In supporting that last argument in Part One, it is observed that China is reducing its holdings of US-dollar treasuries — it has been a net seller for the last two months. According to the U.S. Treasury department’s Web site, in November 2010, the country lent the U.S. $895.6 billion, which was down 3.6 percent from the same period a year earlier. “China has shortened all their maturities to less than 5 years and now they are not as strong in the auctions,” argues Chuck Butler, president of EverBank. Speculation is bubbling that the country is shying away from the dollar to make more room for another asset; could that be gold?
But others have poured scorn on the idea. Jon Nadler, senior analyst at Kitco.com, argues that China loves growth too much to switch to a gold standard, and “forget about 8% growth.” If China supports its currency with gold then it will be forced to limit the amount of money in circulation, which could hurt the economy. “This is a far-fetched dream by the gold bugs,” he has said.
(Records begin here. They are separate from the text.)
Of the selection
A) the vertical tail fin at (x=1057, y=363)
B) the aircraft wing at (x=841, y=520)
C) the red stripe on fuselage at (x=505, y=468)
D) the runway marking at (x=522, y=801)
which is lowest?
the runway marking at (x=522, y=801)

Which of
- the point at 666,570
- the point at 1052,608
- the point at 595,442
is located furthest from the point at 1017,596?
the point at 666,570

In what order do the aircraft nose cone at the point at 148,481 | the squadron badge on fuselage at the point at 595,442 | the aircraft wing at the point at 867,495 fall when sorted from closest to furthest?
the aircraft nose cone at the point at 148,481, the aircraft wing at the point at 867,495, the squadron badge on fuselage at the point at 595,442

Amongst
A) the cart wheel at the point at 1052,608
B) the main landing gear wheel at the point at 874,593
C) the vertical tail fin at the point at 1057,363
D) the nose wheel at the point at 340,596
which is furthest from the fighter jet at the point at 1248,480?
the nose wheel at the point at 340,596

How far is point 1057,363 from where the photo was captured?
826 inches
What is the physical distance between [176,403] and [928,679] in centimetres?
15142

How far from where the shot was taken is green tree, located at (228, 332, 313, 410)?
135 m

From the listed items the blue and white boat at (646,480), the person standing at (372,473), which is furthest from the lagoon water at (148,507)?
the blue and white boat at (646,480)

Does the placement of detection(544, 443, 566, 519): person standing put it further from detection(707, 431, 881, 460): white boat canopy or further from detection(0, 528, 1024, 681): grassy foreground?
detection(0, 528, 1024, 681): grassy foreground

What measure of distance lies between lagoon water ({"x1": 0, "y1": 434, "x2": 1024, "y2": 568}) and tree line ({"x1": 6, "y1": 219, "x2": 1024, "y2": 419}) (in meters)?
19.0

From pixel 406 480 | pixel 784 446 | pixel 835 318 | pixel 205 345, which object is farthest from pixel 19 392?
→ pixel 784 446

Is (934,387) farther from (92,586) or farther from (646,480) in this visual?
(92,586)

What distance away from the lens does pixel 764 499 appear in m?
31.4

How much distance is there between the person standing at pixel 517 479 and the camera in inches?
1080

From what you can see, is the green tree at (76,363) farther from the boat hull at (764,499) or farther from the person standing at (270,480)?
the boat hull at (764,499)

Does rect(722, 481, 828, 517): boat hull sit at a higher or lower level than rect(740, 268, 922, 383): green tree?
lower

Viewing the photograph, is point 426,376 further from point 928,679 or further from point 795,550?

Putting the yuan onto a gold standard may not be the intended outcome, though; we would suggest an alternative objective might be to soak up excess liquidity in the economy and hence reduce inflationary pressures. Encouraging citizens to buy cars, white goods and electronics is good for industry, but the rate of growth has been so rapid aided and abetted, one should add, by the stimulus measures introduced by Beijing in the aftermath of the financial crisis and has since largely wound down that it has brought price inflation with it. Raising interest rates and bank reserve requirements has the desired effect of slowing demand, but at the additional cost of raising costs for industry. Giving the population something else to speculate on apart from property prices could be the intent. Nor can we see how encouraging the public to buy gold furthers the aims of a currency reserve standard — India has been the largest importer of gold for many years, most of it bought by the general public, yet the rupee is a long way from the front runners as the next reserve currency.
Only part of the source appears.